Forward-looking statements involve a number of known and unknown risks,
uncertainties and other factors, many of which are difficult to predict and
generally beyond the control of Pan African. These forward-looking statements
speak only as of the date of this announcement. Pan African expressly
disclaims any obligation or undertaking to update or revise any
forward-looking statement (except to the extent legally required).
Peel Hunt LLP ("Peel Hunt"), which is authorised and regulated in the United
Kingdom by the FCA, is acting exclusively for the Company as Joint
Sponsor and no one else in connection with Admission and it will not regard
any other person as a client in relation to Admission and will not be
responsible to anyone other than the Company for providing the protections
afforded to its clients or for providing advice in relation to Admission or
any other transaction, matter, or arrangement referred to in this
announcement.
Joh. Berenberg, Gossler & Co. KG, London Branch (“Berenberg”), which is
authorised and regulated by the German Federal Financial Supervisory Authority
and in the United Kingdom is subject to limited regulation by the FCA, is
acting exclusively for the Company as Joint Sponsor and no one else in
connection with Admission and it will not regard any other person as a client
in relation to Admission and will not be responsible to anyone other than the
Company for providing the protections afforded to its clients or for
providing advice in relation to Admission or any other transaction, matter, or
arrangement referred to in this announcement.

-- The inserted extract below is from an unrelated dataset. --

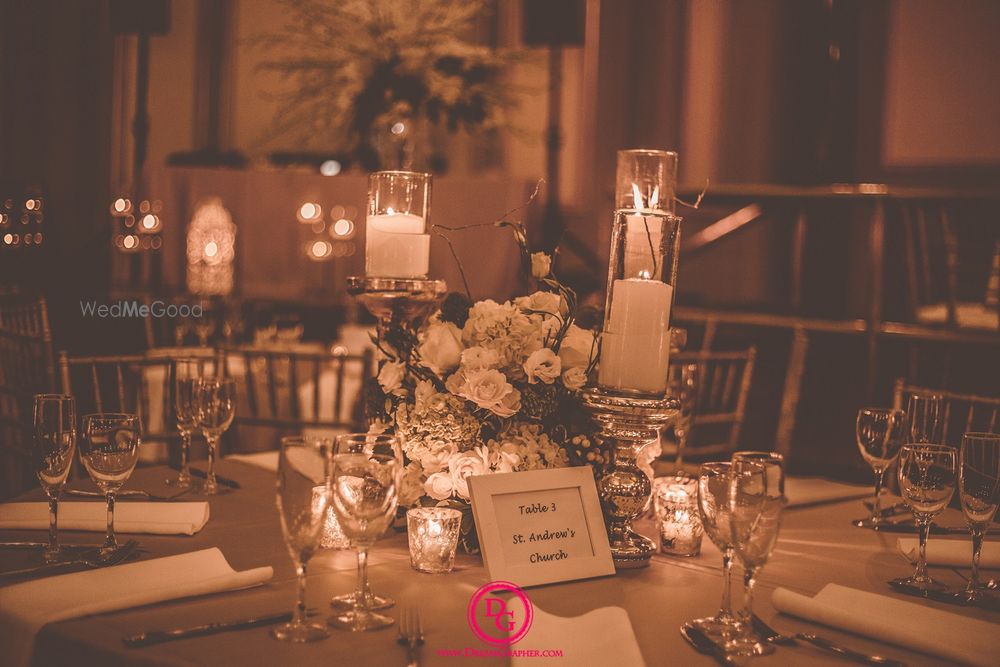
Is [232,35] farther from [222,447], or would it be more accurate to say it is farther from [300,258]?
[222,447]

This announcement has been issued by, and is the sole responsibility of, the
Company. No representation or warranty, express or implied, is or will be made
as to, or in relation to, and no responsibility or liability is or will be
accepted by Peel Hunt or Berenberg or any other advisers to the Company or by
any of their respective affiliates, partners, directors, officers, employees,
advisers or agents as to or in relation to, the accuracy or completeness of
this announcement or any other written or oral information made available to
or publicly available to any interested party or its advisers, and any
liability therefore is expressly disclaimed.